Exercise instructions => Extract each line of the entries below that contains the string "bear". Matching is case-sensitive.

◆ ◆ ◆

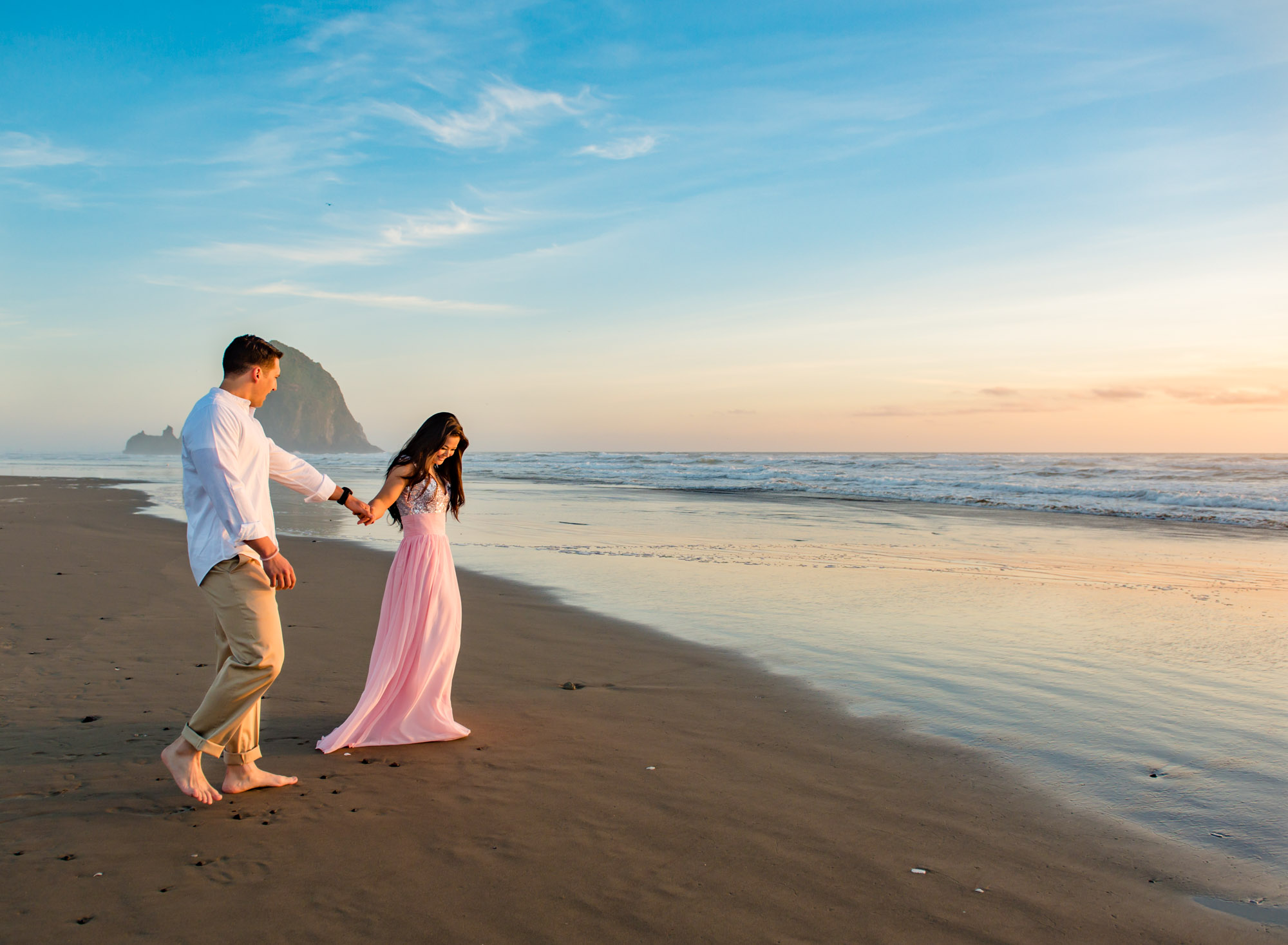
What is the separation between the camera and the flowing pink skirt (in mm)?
4207

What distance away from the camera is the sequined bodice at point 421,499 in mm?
4375

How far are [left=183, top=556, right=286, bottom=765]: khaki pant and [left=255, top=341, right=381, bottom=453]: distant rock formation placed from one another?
140 metres

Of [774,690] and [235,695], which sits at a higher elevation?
[235,695]

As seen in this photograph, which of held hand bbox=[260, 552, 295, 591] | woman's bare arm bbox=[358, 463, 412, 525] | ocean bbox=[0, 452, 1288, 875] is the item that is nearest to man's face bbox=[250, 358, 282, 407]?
held hand bbox=[260, 552, 295, 591]

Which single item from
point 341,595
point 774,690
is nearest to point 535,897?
point 774,690

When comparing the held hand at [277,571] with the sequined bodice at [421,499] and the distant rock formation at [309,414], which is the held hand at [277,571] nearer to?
the sequined bodice at [421,499]

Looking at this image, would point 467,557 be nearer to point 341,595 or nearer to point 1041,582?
point 341,595

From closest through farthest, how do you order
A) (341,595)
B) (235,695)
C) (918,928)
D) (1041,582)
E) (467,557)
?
(918,928) → (235,695) → (341,595) → (1041,582) → (467,557)

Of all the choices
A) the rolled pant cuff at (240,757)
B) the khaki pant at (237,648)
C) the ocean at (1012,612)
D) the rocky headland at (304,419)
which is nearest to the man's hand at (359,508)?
→ the khaki pant at (237,648)

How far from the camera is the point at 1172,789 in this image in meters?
3.72

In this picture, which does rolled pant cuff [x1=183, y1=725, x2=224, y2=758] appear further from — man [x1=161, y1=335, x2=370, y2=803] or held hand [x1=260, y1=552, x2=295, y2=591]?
held hand [x1=260, y1=552, x2=295, y2=591]

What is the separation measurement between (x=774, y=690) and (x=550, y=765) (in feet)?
6.22

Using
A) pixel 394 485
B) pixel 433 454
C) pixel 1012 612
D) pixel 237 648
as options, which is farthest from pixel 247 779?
pixel 1012 612

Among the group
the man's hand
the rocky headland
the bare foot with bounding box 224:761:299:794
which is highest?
the rocky headland
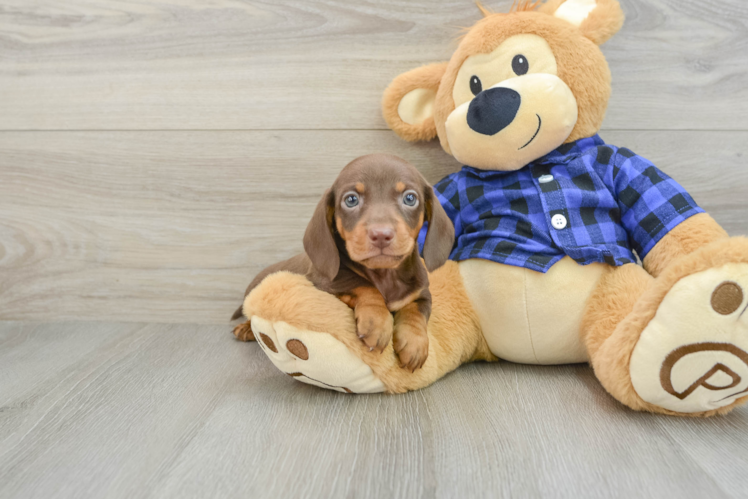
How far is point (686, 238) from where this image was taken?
1230mm

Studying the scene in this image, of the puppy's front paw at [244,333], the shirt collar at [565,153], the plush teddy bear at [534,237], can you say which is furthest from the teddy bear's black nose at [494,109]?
the puppy's front paw at [244,333]

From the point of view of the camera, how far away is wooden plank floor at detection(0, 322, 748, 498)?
87 cm

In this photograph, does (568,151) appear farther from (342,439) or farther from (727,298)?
(342,439)

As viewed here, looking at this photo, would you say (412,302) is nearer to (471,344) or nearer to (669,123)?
(471,344)

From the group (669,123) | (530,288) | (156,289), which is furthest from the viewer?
(156,289)

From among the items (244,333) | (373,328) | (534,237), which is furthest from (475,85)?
(244,333)

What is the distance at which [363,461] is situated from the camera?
0.94 metres

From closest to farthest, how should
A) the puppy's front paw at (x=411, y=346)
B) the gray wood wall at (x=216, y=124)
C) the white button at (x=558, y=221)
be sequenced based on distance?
the puppy's front paw at (x=411, y=346)
the white button at (x=558, y=221)
the gray wood wall at (x=216, y=124)

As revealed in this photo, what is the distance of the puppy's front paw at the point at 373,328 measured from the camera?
1.17 metres

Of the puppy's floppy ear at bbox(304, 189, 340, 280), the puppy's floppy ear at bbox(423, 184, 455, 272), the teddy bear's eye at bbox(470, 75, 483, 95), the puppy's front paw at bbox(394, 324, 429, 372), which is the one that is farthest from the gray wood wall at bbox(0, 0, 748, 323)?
the puppy's front paw at bbox(394, 324, 429, 372)

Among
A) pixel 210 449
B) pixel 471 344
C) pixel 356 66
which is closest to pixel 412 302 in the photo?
pixel 471 344

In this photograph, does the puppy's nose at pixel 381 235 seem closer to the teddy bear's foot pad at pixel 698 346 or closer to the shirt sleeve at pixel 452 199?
the shirt sleeve at pixel 452 199

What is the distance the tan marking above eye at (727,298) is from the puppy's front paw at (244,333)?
1360 millimetres

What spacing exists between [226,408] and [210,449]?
0.20 metres
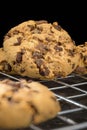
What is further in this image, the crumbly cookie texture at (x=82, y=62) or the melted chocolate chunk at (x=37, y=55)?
the crumbly cookie texture at (x=82, y=62)

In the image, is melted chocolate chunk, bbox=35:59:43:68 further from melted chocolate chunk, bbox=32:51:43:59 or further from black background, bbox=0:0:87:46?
black background, bbox=0:0:87:46

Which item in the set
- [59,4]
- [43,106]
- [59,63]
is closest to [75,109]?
[43,106]

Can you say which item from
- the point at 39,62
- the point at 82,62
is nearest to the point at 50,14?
the point at 82,62

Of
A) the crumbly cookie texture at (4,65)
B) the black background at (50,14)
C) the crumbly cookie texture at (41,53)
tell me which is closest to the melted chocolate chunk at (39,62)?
the crumbly cookie texture at (41,53)

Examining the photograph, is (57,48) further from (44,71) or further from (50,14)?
(50,14)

◆ ◆ ◆

Problem solution =>
Studying the scene in this image, of the puppy's front paw at [244,333], the shirt collar at [565,153], the plush teddy bear at [534,237], can you say which is furthest from the teddy bear's black nose at [494,109]?
Of the puppy's floppy ear at bbox(304, 189, 340, 280), the puppy's floppy ear at bbox(423, 184, 455, 272), the teddy bear's eye at bbox(470, 75, 483, 95), the puppy's front paw at bbox(394, 324, 429, 372), which is the one that is farthest from the gray wood wall at bbox(0, 0, 748, 323)?
In this photograph, does the puppy's nose at pixel 381 235 seem closer to the teddy bear's foot pad at pixel 698 346 or closer to the shirt sleeve at pixel 452 199?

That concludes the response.